In her career, which has spanned decades, Dr. Liburd has led efforts across the nation to understand the drivers of health disparities and the importance of community engagement. After graduation from the Gillings School, she served as a health educator for a Federally Qualified Health Center serving two rural counties in Virginia.
As one nominator wrote, “the training and fieldwork experience she received as a student effectively prepared her to launch, implement and evaluate award-winning community health education programs. Her time implementing public health education programs in these rural communities sealed her passion for public health that, to this day, has not waned.”
Dr. Liburd began working at CDC in 1987 as a public health educator in what is now known as the National Center for Chronic Disease Prevention and Health Promotion (NCCDPHP). She has worked at local, state and federal levels to develop public health programs and policies. In her role as Chief of the Community Health and Equity Branch within the former Division of Adult and Community Health, she advanced the Racial and Ethnic Approaches to Community Health (REACH) program with the aim of reducing disparities in communities of color across the U.S.
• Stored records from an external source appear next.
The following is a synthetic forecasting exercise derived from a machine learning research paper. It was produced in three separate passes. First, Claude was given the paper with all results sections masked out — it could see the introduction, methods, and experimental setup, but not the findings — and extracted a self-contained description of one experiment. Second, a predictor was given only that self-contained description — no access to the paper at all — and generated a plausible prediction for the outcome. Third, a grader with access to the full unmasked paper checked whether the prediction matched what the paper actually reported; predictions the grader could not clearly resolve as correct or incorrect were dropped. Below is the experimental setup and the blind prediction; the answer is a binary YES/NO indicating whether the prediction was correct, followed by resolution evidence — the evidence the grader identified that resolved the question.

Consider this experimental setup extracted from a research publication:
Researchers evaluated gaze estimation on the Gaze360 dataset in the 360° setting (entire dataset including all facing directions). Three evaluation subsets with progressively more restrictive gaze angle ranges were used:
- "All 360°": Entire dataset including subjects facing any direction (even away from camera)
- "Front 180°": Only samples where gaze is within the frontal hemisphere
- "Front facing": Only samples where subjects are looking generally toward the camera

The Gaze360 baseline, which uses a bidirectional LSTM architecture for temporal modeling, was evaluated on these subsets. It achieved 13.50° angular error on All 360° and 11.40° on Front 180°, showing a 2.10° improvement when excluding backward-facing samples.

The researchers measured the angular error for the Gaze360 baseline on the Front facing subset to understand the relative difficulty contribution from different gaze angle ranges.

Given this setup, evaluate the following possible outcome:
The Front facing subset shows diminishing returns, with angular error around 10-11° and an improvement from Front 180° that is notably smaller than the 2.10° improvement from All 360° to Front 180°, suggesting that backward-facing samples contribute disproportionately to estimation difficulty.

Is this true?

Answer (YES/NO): YES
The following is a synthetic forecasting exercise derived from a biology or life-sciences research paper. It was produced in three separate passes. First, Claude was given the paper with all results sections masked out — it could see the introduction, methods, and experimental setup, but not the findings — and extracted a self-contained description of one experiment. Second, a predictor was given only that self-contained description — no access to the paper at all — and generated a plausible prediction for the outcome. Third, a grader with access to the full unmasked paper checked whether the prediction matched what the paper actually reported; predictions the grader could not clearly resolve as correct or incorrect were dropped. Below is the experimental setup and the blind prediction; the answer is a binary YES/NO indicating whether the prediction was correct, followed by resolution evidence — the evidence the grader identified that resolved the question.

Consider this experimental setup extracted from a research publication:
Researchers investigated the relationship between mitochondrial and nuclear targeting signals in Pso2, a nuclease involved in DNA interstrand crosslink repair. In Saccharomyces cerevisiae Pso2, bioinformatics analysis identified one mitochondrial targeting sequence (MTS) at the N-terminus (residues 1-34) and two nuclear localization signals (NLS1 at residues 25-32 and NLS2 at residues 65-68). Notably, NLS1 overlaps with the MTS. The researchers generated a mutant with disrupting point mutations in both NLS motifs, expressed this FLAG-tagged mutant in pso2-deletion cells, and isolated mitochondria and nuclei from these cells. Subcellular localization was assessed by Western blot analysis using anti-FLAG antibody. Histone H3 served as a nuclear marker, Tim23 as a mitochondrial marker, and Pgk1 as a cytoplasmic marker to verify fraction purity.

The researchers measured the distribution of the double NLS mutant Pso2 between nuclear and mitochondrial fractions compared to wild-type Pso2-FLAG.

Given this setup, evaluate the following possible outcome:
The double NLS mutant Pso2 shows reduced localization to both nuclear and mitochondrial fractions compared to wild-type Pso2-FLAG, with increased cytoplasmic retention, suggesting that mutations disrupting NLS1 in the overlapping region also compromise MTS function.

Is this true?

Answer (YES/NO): NO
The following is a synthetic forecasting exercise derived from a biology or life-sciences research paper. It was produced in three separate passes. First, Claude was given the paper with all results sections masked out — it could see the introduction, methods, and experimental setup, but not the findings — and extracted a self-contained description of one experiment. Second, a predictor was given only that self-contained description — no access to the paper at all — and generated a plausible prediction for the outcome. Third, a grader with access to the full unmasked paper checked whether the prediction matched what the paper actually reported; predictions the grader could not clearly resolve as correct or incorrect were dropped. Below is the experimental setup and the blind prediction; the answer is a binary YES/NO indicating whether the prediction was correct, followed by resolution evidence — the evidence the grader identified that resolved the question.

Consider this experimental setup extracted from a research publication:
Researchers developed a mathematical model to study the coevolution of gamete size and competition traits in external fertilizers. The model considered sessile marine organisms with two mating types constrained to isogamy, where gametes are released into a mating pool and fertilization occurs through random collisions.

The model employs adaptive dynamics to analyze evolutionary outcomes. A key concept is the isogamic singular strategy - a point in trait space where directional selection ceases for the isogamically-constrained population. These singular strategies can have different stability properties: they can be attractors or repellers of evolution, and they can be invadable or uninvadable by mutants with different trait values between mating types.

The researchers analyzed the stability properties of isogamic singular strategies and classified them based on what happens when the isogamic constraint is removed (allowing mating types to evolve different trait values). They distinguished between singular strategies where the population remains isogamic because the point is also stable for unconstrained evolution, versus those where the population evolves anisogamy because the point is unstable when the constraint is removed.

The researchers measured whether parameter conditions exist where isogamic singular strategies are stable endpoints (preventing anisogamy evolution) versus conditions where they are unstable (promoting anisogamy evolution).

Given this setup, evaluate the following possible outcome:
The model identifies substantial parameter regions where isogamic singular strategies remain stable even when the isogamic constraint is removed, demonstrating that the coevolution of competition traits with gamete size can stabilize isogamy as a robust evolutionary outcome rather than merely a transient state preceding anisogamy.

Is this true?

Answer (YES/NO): YES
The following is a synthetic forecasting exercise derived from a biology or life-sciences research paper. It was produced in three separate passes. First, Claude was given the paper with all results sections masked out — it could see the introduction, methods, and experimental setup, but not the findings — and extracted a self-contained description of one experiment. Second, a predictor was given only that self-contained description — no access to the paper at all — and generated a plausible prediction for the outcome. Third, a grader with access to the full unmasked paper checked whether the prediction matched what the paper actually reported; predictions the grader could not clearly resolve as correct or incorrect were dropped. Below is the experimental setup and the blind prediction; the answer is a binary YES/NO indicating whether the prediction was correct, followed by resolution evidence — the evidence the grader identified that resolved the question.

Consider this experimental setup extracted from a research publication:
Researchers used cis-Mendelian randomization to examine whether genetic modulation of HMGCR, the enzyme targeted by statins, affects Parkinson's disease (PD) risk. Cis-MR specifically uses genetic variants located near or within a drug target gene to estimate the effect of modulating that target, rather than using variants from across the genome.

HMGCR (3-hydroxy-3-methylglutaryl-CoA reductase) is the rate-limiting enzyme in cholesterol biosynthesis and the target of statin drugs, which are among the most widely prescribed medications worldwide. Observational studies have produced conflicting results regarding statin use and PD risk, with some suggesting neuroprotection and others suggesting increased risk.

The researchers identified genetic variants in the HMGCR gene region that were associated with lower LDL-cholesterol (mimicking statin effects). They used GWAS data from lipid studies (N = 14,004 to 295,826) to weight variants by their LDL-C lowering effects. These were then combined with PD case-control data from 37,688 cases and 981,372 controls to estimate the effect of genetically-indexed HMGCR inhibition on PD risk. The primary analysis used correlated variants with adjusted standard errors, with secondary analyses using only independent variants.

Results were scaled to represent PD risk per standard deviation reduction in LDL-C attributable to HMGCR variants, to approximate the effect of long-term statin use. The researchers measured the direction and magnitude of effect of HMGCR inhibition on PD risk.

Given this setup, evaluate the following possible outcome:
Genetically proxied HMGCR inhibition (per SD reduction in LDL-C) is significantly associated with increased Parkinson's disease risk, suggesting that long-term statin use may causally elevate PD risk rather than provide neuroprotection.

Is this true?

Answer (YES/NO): NO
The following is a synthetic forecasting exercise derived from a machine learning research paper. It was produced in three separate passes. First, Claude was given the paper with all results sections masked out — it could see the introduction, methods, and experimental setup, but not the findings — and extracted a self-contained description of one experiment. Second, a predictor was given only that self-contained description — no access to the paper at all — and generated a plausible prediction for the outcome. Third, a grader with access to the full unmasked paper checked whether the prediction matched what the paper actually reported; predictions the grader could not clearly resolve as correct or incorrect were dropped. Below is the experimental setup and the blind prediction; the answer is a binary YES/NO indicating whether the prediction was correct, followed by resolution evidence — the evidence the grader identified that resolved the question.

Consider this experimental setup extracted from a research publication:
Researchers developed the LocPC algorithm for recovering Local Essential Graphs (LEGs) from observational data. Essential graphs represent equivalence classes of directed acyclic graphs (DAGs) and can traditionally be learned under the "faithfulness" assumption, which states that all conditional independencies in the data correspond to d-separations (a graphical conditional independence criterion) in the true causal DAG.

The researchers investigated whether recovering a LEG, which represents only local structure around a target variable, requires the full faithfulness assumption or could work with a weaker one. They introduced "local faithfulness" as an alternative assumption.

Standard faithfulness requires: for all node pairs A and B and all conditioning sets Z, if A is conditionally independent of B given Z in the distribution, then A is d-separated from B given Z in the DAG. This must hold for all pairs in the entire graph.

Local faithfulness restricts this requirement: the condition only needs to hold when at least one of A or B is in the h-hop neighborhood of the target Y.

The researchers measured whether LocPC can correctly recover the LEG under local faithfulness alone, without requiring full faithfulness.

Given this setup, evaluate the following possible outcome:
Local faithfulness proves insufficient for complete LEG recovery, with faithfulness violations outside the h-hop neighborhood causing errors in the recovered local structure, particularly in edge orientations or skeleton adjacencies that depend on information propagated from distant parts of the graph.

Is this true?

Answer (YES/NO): NO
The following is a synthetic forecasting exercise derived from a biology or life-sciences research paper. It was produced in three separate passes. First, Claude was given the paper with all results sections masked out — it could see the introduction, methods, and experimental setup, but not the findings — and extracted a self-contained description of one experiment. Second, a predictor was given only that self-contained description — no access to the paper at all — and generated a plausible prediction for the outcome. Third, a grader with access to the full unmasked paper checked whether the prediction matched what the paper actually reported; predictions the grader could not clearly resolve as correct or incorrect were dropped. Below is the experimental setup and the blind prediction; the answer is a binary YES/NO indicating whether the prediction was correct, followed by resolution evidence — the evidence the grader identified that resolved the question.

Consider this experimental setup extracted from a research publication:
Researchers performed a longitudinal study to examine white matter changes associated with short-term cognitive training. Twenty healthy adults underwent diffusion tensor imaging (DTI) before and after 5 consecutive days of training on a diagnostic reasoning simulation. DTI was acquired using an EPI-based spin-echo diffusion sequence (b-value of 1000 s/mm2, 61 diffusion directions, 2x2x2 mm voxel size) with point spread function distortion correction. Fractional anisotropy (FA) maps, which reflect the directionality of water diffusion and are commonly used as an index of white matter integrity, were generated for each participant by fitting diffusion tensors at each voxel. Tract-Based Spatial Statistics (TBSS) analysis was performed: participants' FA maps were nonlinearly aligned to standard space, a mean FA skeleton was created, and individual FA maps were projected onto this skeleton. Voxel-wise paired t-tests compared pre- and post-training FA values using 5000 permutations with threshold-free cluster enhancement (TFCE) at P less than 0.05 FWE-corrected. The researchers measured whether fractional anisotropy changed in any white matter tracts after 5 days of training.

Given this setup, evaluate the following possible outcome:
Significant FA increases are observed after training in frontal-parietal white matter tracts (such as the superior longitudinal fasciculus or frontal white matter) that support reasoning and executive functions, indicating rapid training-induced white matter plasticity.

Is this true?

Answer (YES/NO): NO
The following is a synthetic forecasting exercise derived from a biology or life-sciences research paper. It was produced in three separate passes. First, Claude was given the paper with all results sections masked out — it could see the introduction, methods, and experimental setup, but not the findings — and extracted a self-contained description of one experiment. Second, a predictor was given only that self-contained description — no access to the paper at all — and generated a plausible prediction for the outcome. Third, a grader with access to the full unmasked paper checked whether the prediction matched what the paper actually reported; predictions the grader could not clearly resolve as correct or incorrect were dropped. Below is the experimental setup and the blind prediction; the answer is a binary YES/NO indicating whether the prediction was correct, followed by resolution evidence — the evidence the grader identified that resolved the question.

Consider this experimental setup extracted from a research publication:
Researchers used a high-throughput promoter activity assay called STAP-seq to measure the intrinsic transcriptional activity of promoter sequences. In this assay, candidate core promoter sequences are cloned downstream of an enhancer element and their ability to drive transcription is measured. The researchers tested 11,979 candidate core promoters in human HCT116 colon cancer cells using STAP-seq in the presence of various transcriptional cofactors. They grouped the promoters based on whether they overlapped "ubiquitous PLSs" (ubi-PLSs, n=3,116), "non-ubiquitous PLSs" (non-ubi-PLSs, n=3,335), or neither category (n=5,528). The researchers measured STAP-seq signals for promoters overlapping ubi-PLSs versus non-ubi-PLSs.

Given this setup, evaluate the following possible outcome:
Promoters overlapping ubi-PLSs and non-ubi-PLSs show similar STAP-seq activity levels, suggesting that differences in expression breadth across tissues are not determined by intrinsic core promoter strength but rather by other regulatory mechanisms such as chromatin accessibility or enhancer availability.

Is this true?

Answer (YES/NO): NO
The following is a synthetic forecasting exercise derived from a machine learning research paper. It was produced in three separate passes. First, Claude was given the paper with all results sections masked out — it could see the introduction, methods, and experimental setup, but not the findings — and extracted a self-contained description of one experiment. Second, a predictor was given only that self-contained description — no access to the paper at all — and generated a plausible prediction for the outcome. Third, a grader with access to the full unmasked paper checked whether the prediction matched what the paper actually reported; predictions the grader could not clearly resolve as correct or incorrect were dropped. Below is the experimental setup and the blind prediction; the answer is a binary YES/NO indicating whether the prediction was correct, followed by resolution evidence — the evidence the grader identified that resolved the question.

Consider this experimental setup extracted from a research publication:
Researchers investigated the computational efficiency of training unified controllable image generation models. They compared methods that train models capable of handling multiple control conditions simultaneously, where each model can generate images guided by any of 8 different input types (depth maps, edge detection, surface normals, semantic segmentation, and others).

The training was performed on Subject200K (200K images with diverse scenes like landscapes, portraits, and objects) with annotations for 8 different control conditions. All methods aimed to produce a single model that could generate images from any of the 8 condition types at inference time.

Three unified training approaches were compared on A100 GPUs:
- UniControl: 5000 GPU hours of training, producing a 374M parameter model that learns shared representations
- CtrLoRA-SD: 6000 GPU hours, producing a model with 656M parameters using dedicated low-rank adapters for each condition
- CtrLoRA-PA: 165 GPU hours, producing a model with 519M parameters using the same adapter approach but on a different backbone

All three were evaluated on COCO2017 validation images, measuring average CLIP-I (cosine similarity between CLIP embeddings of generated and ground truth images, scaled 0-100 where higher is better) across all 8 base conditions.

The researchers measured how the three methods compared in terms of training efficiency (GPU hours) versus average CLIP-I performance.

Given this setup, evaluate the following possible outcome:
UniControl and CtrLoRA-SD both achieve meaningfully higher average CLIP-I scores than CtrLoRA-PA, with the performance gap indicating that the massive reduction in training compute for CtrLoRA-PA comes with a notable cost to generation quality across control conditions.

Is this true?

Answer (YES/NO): NO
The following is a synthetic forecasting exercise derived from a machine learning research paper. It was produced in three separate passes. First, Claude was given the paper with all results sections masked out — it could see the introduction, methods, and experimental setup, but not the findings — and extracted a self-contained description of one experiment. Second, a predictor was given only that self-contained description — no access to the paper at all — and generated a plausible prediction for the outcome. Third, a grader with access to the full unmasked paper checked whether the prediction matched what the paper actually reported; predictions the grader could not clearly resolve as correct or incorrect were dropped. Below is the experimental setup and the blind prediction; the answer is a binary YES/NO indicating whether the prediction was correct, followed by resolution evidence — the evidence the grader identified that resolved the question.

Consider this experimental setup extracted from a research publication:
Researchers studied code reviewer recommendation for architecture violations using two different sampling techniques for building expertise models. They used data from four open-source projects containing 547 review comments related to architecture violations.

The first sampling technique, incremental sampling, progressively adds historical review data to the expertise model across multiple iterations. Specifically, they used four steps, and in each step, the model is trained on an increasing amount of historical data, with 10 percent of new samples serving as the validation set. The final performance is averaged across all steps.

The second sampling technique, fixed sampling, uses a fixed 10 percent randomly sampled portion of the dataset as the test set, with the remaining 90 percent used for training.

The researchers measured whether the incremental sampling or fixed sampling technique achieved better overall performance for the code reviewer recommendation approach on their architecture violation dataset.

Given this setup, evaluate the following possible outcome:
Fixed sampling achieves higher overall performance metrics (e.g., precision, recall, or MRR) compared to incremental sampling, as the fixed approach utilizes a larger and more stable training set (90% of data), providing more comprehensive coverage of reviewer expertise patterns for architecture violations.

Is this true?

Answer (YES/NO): YES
“Dr. Liburd’s service goes far beyond the requirements of her employment,” said another nominator. “Long after the projects she has worked on finish, she maintains connections with these communities. Through her presence, accessibility and relationships, she helps communities better understand what public health means to them. She continues to help arm them with the confidence to advocate and engage on behalf of their community when she is not around. She is diligent in conveying that the community health work from her past was not just a requirement of her job. She demonstrates daily that effective public health professionals are often driven by so much more than the job assignment.”
Established in 1975, the Harriet Hylton Barr Distinguished Alumni Award recognizes the achievements of alumni and their contributions to public health. Each year, it honors a deserving graduate of the School working full-time in public health or in a related field. The award carries the name of its 1980 recipient, the late Harriet Hylton Barr, who earned a Master of Public Health degree from the Gillings School in 1948 and dedicated 28 years of service to the School as an associate professor of health behavior and the first director of alumni affairs.